# Set problem 1
According to the passage on purity of language, why do people not dare to handle questions that are pure in themselves? Answer in one to three sentences.

# Document

####

We have perverted our language because thought, of which language is the clothing, is perverted. We dare not handle questions that in themselves are pure, because we have allowed necessary words to represent unnecessary indelicacy. No word that expresses a necessary fact is in itself evil; but woe to the imagination which makes it so! Purity is always dignified. But if you take the white roses of innocence to crown a wanton, white roses will fall into disrepute; and this is what we have done with language. Words no longer only mean the thing they represent. They have been made to insinuate the foul underflow of evil fancy that corruption has poured forth. How shall we cleanse the source, that we may once more use language of strength and purity? How shall
we again become manly and brave, and yet avoid the charge of being coarse and too outspoken? Only by going back to the noble candor of the great thinkers of old, and by trying to see things as they are in the mind of God, and not as they are in fallen man; by looking at the laws of creation as they came from the hands of the Creator, before man had written his running commentary of evil and sin, and thus defiled the glorious page. There are two forms of purity. The one is the purity of ignorance. The intellect that knows nothing of the species cannot predicate the accidents; and no doubt blank ignorance is better than an evil imagination. But there is another and a higher purity; it is the purity of an informed mind which, from the sublime heights of science, or, better far, from the depths of union with God in the all-pervading sense of his presence, has acquired that faculty of viewing subject-matter in the abstract which leaves no association of imagination or fancy to drag it down into the lower nature and so defile it. The more truly scientific a mind becomes, the more will it inhabit those cool, serene heights of passionless intellect. But the first, the truest, the absolutely sure science of theology is the one royal road to the habit of mind which can, as it were, stand outside its lower nature and contemplate facts and truths in their essential nature, divested of human contact or defilement; or, where both must be recognized, can eliminate the law from its abuse, and trace back the former to the bosom of the Creator; for “to the pure all things are pure.” This seems to be the faculty which is more and more dying out amongst us.

####

# Set problem 2
Set down the entries that come after the passage on purity of language exactly as they appear, line for line, from the first usage heading through the final referring expression. Leave the pictures out of your copy.

####

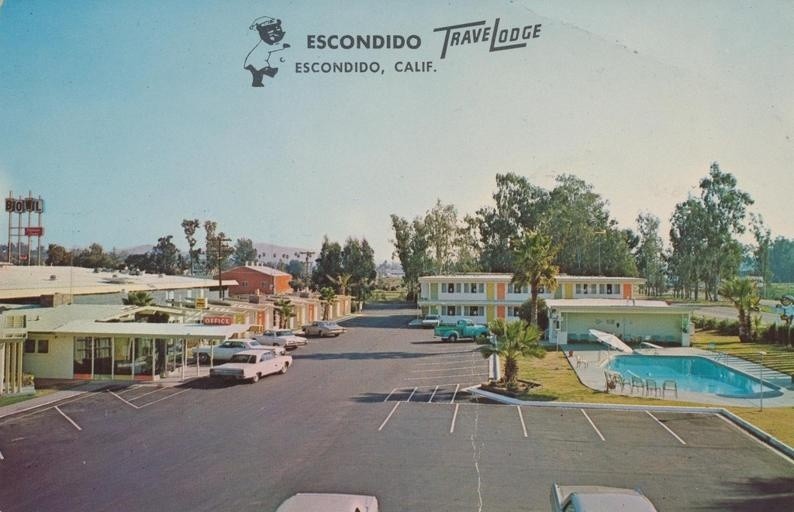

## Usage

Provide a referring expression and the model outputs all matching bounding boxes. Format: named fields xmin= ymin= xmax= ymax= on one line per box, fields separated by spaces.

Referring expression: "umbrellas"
xmin=586 ymin=327 xmax=635 ymax=371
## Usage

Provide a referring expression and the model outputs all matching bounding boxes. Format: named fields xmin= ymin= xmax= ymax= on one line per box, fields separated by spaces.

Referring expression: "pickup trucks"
xmin=434 ymin=320 xmax=490 ymax=342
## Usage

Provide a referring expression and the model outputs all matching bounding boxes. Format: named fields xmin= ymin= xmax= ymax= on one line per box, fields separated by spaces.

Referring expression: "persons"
xmin=551 ymin=308 xmax=560 ymax=329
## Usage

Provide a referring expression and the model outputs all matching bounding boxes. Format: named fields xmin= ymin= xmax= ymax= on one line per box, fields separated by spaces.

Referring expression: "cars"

####

# Right answer 1
People do not dare to handle such questions because they have let necessary words stand for unnecessary indelicacy. As a result, words no longer mean only the thing they represent. They have been made to insinuate the foul underflow of evil fancy.

# Right answer 2
## Usage

Provide a referring expression and the model outputs all matching bounding boxes. Format: named fields xmin= ymin= xmax= ymax= on one line per box, fields separated by spaces.

Referring expression: "umbrellas"
xmin=586 ymin=327 xmax=635 ymax=371
## Usage

Provide a referring expression and the model outputs all matching bounding boxes. Format: named fields xmin= ymin= xmax= ymax= on one line per box, fields separated by spaces.

Referring expression: "pickup trucks"
xmin=434 ymin=320 xmax=490 ymax=342
## Usage

Provide a referring expression and the model outputs all matching bounding boxes. Format: named fields xmin= ymin= xmax= ymax= on one line per box, fields separated by spaces.

Referring expression: "persons"
xmin=551 ymin=308 xmax=560 ymax=329
## Usage

Provide a referring expression and the model outputs all matching bounding boxes. Format: named fields xmin= ymin= xmax= ymax= on one line per box, fields separated by spaces.

Referring expression: "cars"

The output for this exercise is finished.